1. It's Okay to Change Your Mind All the Time
Cat parents have seen this a million times: you open the door, they just stand there. You let them in the bathroom, they meow to get back out again. You give them a bite of your tuna they were begging for, they walk away. Even when we think we know what they want, we are often wrong. Applying this lesson to yourself is very freeing. There are so many times we are told to be grateful for what we have, which is an important state of being. But it doesn't mean we have to stick to something because we thought we wanted it. Humans are agile, emotional creatures and we don't have to commit to sleeping on the sofa just because we finally made it up there.
2. Demand Attention
Right now, my cat is curled up on lap, which forces me to move my computer to a weird position and cross my legs indefinitely to support her fuzzy butt. She asserted herself when she realized she wanted my attention-- a bold move, especially for women. It's okay to show off how great you are at your job, it's good to ask for more money, it's important to vocalize your needs. My cat's insistent reminders about what she wants let me know that she trusts me, I've made her feel like it's safe to communicate. Cultivate relationships in your life where you can do the same. It doesn't mean you'll always get what you want, but it does mean you will learn to rely on your own voice and be your own advocate. Maybe don't resort to biting people when they haven't acknowledged you, but do be intentional about making your presence known.
3. Listen to Your Body
When my cat is dirty, she'll plop down wherever she pleases and give herself a bath. When she's hungry, she'll trot to the kitchen and have a snack from her kibble bowl. When she's thirsty, she'll knock over my water glass to help herself, even though there's a perfectly nice bowl of water next to her food. When she doesn't want to be pet, she attacks my innocent hand and likewise, when she needs affection she has no qualms about curling up next to me. This is because she listens to her body. If you aren't feeling well, if you need a break, or if you simply need to get some air, trust the signals your body is sending you. It doesn't mean you're weak; it means you are practicing self-care. While I don't advise licking your own butt in the middle of the office, modify the approach. Go splash some water on your face, leave early, go the gym on your lunch break. Make time to do things for your body and it will reward you.
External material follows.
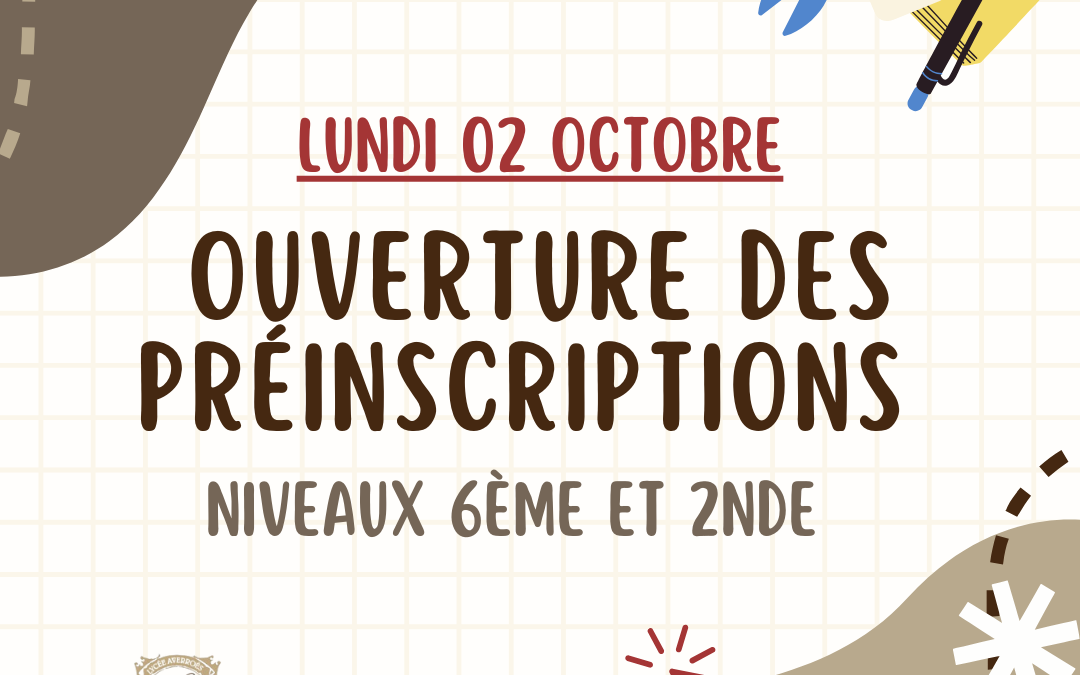 Préinscriptions 6ème et 2nde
4. Do Things Just Because They Feel Good
My kitty has many very odd habits, such as meowing under the couch for no reason, playing with my shoes, bumping her head into my nightstand over and over, and purring whenever I pull laundry out of the drier. I have no idea what any of this means, other than I live with a complete weirdo, but you know what? She seems happy. Seeing her roll in an afternoon sunbeam reminds me to take time for the little things I love--like reading an entire book in the bathtub, or having french toast for dinner, or taking a nap in my car midday. If we only do things that make sense, our lives will be incredibly boring. Sometimes it's important to give into the quirky, harmless urges we have. Let's just say that I've never regretted joining my cat on the floor for a sun nap.
5. Protect Your Alone Time
Have you ever noticed how your fur babies like to hide in boxes or paper bags? Or how they enjoy napping on top of the fridge? Cats require safe, solitary space to maintain happiness. While it might look adorable, it's sending a clear message: I need some alone time. Humans are not much different. No matter how extroverted we are, everyone needs time to unwind and recharge their batteries. It doesn't make you selfish, it makes you smart. When we have time to disconnect, we can be more present, more engaged, and more alert when we are social. Take a night to yourself every few weeks to just read a book, or catch up on a favorite show, or hide under the front porch. Maybe your cat will even join you!
6. Pick Your Family
When I adopted my cat, I was initially reaching for one of her litter mates, a cute little orange boy. But my cat, a fluffy white longhair, reached up with her tiny paw and touched my hand. I took one look into her huge blue eyes and could tell that she was the cat for me. Practice the same discernment with your social circle. Seek people out who feel like family and don't be afraid to choose them.